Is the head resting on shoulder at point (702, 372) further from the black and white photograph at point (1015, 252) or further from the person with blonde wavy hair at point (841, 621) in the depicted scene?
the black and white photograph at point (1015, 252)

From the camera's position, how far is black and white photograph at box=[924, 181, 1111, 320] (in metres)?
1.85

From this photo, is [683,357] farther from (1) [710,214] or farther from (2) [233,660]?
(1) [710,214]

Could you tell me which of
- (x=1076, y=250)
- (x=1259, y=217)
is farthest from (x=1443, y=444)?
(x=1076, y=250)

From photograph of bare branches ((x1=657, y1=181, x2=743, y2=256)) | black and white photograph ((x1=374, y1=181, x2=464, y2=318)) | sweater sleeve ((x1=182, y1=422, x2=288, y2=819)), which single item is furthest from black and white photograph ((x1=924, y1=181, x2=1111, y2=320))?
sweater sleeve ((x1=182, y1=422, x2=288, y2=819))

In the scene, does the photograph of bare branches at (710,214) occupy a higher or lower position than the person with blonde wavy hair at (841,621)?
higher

● REQUEST
Please put every line of the material above into a JSON list of strings, one string per line, skipping any blank lines.

● SOLUTION FOR THIS PROBLEM
[
  "Is the head resting on shoulder at point (702, 372) further from the black and white photograph at point (1015, 252) or further from the person with blonde wavy hair at point (841, 621) in the depicted scene?",
  "the black and white photograph at point (1015, 252)",
  "From the camera's position, how far is black and white photograph at box=[924, 181, 1111, 320] (in metres)?",
  "1.85",
  "From this photo, is [683,357] farther from (1) [710,214] or farther from (2) [233,660]?",
  "(1) [710,214]",
  "Could you tell me which of",
  "- (x=1076, y=250)",
  "- (x=1259, y=217)",
  "is farthest from (x=1443, y=444)?",
  "(x=1076, y=250)",
  "From photograph of bare branches ((x1=657, y1=181, x2=743, y2=256)) | black and white photograph ((x1=374, y1=181, x2=464, y2=318)) | sweater sleeve ((x1=182, y1=422, x2=288, y2=819)), which single item is furthest from black and white photograph ((x1=924, y1=181, x2=1111, y2=320))?",
  "sweater sleeve ((x1=182, y1=422, x2=288, y2=819))",
  "In the scene, does the photograph of bare branches at (710,214) occupy a higher or lower position than the person with blonde wavy hair at (841,621)?",
  "higher"
]